## Exercise goal
Transcribe the following entries letter for letter, without the pictures.

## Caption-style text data
== Segment start ==

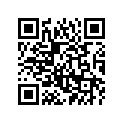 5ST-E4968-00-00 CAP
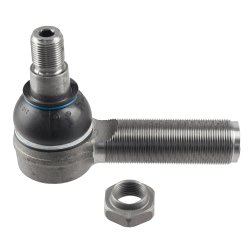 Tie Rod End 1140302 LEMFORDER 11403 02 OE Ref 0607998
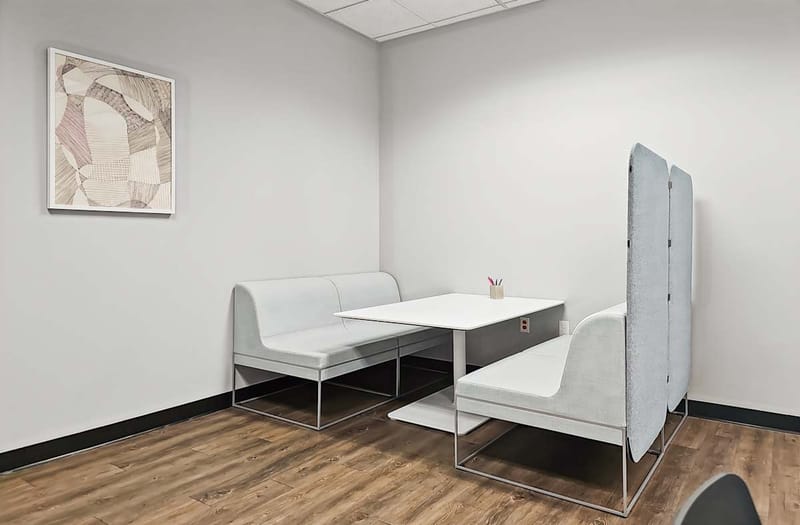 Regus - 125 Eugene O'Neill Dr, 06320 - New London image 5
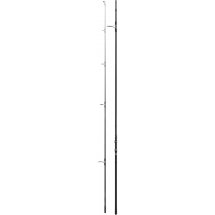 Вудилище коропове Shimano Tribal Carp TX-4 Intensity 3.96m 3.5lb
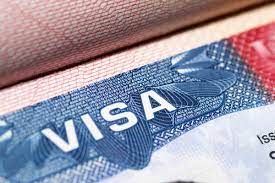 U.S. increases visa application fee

== Segment end ==

## Solution for this task
 5ST-E4968-00-00 CAP
 Tie Rod End 1140302 LEMFORDER 11403 02 OE Ref 0607998
 Regus - 125 Eugene O'Neill Dr, 06320 - New London image 5
 Вудилище коропове Shimano Tribal Carp TX-4 Intensity 3.96m 3.5lb
 U.S. increases visa application fee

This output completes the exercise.